Virgínia Rodrigues - mulher negra, careca- em pé sorrindo
Virgínia Rodrigues, cantora, fala sobre o que é ser negra na Bahia. — Foto: Pico Garcez / Divulgação

“Ser negra na Bahia é como ser negra no Brasil inteiro. Como em todo Brasil, o racismo aqui é velado. Não se assume e nem nunca se assumiu que o negro é tratado com inferioridade. As pessoas não assumem que tem preconceito de raça. Nunca assumiram. Todo mundo vive isso. O negro, na Bahia, tem que ter cuidados que os brancos não têm em lugar nenhum que ele chega.
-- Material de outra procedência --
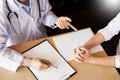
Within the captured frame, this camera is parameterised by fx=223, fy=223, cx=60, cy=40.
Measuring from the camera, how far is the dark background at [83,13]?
2.07 m

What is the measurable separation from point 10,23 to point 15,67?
0.92 ft

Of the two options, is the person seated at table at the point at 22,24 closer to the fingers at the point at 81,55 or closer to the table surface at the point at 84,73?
the table surface at the point at 84,73

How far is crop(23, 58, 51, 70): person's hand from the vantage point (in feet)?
3.60

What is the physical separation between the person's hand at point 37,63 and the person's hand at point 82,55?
0.15 m

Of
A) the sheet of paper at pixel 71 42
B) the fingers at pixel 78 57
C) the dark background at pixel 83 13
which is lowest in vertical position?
the dark background at pixel 83 13

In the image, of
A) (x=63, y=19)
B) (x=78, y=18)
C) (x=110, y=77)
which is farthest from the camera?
(x=78, y=18)

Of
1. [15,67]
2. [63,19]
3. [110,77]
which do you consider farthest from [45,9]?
[110,77]

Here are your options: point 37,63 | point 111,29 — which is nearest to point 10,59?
point 37,63

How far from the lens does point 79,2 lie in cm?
222

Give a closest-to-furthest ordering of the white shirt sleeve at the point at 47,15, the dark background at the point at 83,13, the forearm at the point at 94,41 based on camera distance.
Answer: the forearm at the point at 94,41 < the white shirt sleeve at the point at 47,15 < the dark background at the point at 83,13

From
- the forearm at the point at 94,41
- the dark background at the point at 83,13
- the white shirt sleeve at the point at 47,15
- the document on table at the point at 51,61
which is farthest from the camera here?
the dark background at the point at 83,13

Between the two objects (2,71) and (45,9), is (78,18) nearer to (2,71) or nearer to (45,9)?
(45,9)

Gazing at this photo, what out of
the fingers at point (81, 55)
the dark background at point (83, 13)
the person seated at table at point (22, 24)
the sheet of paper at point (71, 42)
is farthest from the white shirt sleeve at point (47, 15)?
the dark background at point (83, 13)

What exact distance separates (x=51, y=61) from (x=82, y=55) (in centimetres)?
16
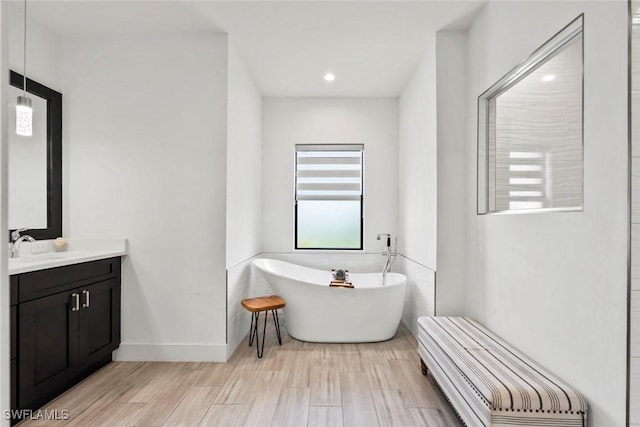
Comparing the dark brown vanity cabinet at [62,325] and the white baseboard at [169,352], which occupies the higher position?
the dark brown vanity cabinet at [62,325]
Para não ser, por exemplo, taxado de ladrão. Preocupação essa que os brancos não têm. O tempo inteiro você tem que está armado, mas armado com as palavras. Com medo de apanhar da polícia, ser confundido com bandido”

Antônio dos Santos (Vovô do Ilê Aiyê)
Um dos fundadores do Bloco Ilê Aiyê | Salvador

Vovô do Ilê- homem idoso negro, de dreads grisalho, usando fone de ouvido- em pé sorrindo
Vovô do Ilê, um dos fundadores do Ilê Aiyê, fala sobre o que é ser negro na Bahia. — Foto: Ricardo Prado/Divulgação

“É viver no dia a dia sempre em busca de dias melhores. Apesar de ser maioria nessa terra, ainda existe um apartheid muito grande. Se você não for um negro bastante consciente, a coisa fica cada vez mais difícil. Ser negro na Bahia é estar a todo tempo em busca de liberdade, igualdade e respeito. Acreditando que vai ficar melhor. A gente tem que entender que na Bahia o problema é muito sério. Não é social, é racial. Você tem que estar sempre, o tempo todo, alerta. Nunca esqueça que você é negro, aqui na Bahia. Porque, se você esquecer que é negro, alguém vai te lembrar. Ser negro na Bahia, é ficar 24h em alerta. Mas é saber que você pode ser comandante nessa terra, que é nossa”.